MATERIAL PROVIDED -
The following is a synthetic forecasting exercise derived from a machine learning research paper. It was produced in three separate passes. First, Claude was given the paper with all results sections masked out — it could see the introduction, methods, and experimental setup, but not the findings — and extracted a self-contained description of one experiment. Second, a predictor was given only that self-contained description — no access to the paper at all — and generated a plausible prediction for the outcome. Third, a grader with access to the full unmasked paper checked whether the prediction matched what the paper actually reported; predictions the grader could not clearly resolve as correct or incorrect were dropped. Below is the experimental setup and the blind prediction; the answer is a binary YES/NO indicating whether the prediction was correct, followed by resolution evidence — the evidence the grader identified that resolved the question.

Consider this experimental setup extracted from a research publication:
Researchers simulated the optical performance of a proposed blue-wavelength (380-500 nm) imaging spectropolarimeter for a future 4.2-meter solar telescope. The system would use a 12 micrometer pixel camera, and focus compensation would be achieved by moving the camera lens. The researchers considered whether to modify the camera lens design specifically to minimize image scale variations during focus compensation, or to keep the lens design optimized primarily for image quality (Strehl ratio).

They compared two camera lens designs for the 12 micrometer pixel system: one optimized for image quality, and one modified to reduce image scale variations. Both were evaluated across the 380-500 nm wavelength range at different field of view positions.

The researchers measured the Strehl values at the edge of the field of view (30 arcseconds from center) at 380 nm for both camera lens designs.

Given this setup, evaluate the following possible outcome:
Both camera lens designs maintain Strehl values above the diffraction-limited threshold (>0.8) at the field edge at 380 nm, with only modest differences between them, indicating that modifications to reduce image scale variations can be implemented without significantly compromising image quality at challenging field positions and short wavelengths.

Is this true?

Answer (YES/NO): NO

HOW TO COMPLETE THIS TASK -
Transcribe the entire listing above exactly as written.

SOLUTION BELOW -
The following is a synthetic forecasting exercise derived from a machine learning research paper. It was produced in three separate passes. First, Claude was given the paper with all results sections masked out — it could see the introduction, methods, and experimental setup, but not the findings — and extracted a self-contained description of one experiment. Second, a predictor was given only that self-contained description — no access to the paper at all — and generated a plausible prediction for the outcome. Third, a grader with access to the full unmasked paper checked whether the prediction matched what the paper actually reported; predictions the grader could not clearly resolve as correct or incorrect were dropped. Below is the experimental setup and the blind prediction; the answer is a binary YES/NO indicating whether the prediction was correct, followed by resolution evidence — the evidence the grader identified that resolved the question.

Consider this experimental setup extracted from a research publication:
Researchers simulated the optical performance of a proposed blue-wavelength (380-500 nm) imaging spectropolarimeter for a future 4.2-meter solar telescope. The system would use a 12 micrometer pixel camera, and focus compensation would be achieved by moving the camera lens. The researchers considered whether to modify the camera lens design specifically to minimize image scale variations during focus compensation, or to keep the lens design optimized primarily for image quality (Strehl ratio).

They compared two camera lens designs for the 12 micrometer pixel system: one optimized for image quality, and one modified to reduce image scale variations. Both were evaluated across the 380-500 nm wavelength range at different field of view positions.

The researchers measured the Strehl values at the edge of the field of view (30 arcseconds from center) at 380 nm for both camera lens designs.

Given this setup, evaluate the following possible outcome:
Both camera lens designs maintain Strehl values above the diffraction-limited threshold (>0.8) at the field edge at 380 nm, with only modest differences between them, indicating that modifications to reduce image scale variations can be implemented without significantly compromising image quality at challenging field positions and short wavelengths.

Is this true?

Answer (YES/NO): NO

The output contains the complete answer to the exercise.